I would like to remind those who commented on the fact I felt Irish women should consider not going to see the Pope, that it was the four or more women who stayed with Jesus in extremis on that first Good Friday. Most of the men were too scared to stick it out. But none of the Calvary four would be considered worthy of priesthood.

It was a tough call whether or not to open and let me offer my support, for whatever it’s worth, to the publicans of Newmarket in Co Cork, who decided to stay closed.

I have lovely cousins living in the town. Newmarket is a friendly place. We get our petrol in Hannons, who are old friends, and we brought every one of our newborns there on the way home from the hospital.

The Competitio­n and Consumer Protection Commission (CCPC) has advised publicans it is against the law to agree to close on Good Friday. To the CCPC, I would say there is surely some matter of more pressing consequenc­e that might occupy your time.
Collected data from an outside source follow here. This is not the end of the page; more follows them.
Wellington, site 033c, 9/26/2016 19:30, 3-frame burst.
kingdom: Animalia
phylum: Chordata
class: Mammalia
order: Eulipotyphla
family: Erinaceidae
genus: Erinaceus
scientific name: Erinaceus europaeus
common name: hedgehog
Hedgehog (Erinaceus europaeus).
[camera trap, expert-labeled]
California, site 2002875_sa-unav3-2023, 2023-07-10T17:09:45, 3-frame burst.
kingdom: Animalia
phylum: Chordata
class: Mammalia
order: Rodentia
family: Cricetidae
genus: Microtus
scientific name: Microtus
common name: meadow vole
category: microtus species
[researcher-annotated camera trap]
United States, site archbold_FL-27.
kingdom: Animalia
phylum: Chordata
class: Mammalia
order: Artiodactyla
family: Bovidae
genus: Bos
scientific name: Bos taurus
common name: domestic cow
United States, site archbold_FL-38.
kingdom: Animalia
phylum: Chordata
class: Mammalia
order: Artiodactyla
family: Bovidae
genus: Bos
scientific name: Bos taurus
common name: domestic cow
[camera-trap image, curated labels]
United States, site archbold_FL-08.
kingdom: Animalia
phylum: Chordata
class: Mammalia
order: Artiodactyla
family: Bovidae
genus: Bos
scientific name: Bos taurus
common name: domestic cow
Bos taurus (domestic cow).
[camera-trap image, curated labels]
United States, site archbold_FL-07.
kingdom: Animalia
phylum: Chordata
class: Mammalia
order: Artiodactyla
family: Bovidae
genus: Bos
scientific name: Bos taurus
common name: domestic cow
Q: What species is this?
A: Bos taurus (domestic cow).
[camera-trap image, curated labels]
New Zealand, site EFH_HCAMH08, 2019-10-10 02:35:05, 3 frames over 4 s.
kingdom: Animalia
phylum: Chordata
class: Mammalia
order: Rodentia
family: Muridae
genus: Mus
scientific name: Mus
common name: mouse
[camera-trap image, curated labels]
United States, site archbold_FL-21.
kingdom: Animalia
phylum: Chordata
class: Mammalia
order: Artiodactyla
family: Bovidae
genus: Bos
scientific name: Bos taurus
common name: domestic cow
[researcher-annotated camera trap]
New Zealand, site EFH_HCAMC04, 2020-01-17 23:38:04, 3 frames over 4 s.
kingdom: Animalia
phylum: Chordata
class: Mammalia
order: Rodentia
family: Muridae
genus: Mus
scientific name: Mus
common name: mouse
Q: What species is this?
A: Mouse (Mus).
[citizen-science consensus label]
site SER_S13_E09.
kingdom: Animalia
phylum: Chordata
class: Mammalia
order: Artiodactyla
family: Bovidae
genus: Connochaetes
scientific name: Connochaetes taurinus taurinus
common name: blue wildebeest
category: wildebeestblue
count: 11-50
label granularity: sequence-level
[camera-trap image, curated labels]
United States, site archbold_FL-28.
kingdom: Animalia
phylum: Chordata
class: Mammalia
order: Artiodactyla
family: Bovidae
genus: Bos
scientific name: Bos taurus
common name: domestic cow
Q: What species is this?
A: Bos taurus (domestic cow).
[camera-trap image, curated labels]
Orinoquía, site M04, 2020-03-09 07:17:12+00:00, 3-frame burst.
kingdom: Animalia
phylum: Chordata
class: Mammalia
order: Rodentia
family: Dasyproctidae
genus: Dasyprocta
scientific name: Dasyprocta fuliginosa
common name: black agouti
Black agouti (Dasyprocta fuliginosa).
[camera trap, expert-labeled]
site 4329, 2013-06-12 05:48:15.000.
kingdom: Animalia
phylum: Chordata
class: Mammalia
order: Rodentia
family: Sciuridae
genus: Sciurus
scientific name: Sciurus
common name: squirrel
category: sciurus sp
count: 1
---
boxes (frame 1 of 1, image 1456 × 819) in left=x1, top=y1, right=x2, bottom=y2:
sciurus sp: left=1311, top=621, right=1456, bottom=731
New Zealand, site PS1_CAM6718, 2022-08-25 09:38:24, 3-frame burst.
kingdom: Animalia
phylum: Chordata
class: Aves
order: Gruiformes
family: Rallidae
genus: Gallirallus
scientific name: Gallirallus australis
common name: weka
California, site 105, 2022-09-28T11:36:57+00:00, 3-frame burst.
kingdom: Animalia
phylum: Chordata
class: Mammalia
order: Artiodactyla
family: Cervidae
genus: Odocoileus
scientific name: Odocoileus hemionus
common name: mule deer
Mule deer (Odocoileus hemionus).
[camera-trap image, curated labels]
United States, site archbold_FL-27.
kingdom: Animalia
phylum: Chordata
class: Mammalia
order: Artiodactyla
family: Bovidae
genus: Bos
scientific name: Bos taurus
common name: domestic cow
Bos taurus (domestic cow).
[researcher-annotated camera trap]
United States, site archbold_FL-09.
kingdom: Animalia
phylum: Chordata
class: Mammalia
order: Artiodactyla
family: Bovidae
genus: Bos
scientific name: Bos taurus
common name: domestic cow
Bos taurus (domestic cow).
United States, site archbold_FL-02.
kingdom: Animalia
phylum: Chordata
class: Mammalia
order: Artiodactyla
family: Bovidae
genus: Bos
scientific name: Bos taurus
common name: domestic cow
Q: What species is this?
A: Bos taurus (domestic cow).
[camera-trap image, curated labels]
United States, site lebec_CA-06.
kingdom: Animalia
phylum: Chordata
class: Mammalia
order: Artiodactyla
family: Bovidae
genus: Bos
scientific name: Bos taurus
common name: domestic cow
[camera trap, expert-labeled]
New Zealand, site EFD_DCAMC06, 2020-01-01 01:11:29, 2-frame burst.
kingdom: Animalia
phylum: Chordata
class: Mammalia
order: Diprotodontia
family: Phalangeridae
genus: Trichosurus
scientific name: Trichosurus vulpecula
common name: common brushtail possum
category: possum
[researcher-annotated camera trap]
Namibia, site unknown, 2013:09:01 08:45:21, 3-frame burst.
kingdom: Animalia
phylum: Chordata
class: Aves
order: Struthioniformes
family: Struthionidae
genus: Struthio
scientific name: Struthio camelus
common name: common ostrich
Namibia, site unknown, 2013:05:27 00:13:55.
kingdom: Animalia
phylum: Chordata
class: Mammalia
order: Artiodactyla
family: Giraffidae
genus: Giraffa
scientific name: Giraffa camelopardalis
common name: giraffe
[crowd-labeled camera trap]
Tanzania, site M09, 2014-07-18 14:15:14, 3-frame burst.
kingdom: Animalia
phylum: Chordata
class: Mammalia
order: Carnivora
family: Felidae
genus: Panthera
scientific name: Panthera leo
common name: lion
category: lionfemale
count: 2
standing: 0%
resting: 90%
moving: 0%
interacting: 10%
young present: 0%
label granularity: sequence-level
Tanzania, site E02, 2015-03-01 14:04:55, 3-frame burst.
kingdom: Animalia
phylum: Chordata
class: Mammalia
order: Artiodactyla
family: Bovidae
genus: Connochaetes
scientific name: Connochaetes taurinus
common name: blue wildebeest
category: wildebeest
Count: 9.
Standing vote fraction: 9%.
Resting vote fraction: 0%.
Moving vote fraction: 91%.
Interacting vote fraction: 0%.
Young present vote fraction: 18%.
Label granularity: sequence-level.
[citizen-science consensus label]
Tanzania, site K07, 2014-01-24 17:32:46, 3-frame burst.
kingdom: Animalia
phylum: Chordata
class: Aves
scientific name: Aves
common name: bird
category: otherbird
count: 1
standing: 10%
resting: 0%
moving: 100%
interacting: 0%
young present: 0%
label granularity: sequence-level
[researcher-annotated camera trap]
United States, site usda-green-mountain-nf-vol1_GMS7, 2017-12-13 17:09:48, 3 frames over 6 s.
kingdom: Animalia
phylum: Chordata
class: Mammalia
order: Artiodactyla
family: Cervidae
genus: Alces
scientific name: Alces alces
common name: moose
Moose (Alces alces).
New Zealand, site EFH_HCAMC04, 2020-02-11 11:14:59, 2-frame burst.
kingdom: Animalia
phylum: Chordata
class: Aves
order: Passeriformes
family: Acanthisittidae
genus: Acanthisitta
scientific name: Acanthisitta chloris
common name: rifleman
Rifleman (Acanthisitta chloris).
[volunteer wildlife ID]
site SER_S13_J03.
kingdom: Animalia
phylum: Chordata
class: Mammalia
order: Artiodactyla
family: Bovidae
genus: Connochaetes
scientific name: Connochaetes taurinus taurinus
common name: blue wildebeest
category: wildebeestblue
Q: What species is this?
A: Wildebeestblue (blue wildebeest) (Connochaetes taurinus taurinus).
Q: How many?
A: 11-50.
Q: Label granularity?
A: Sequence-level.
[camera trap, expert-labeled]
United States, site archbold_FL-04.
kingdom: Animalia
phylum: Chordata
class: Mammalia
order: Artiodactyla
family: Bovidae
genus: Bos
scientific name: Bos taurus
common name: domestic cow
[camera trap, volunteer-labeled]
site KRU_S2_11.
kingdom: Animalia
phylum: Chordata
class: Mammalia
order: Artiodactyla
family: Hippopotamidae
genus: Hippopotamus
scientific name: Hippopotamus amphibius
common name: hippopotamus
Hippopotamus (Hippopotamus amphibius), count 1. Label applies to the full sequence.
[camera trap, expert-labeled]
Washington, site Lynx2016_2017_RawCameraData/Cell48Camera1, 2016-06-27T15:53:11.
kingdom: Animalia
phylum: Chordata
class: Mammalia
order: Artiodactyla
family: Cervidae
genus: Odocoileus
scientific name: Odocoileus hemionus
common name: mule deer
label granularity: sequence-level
It took a one-man crusade from Padraic Kissane to show up the banks for short-changing tracker mortgage customers. The CCPC has a role in making sure credit institutio­ns do not agree to fix rates. Stick with that and leave the country pubs alone, not that even one of my friends would ever even consider agreeing with anyone to close on Good Friday.

John McGuinness made this comment in December 2017 to the CCPC: “So if each board of each bank made the same decision at the same time, that stinks of a cartel, and that’s what the Irish people believe and they believe the agencies of this State – that are there to protect – stood idly by from 2009 up until recently when this blew up.”

The CCPC agreed the banks acted “unscrupulo­usly” in pushing some customers off their tracker mortgage contracts, but they were unable to prove there was a cartel.

THERE are some sensible laws. I’m all in favour of the tax on fizzy sweet drinks. And I was only joking about the dentists kicking up. The story of the largest and probably sweetest ever Easter egg must be finished. You might remember me telling you right back at the top of the page about the madly-in-love man and how it was he bought the T-Rex egg for his girlfriend.

He built her up with hints and winks for the big surprise. She was expecting an engagement ring on Easter Sunday morning even though they were only walking out for the bare seven years.

She smashed the egg over his head but apart from mild concussion, he suffered no other major physical symptoms.

I’m told she got sorry after and ate the egg. They were married three years later.

As late as late last night, I asked the madly-inlove man if he still brought herself eggs on Easter Sunday morning.

“I do, Billy,” he said. “Oh, I do for sure, but the Easter eggs are either boiled, fried or scrambled.”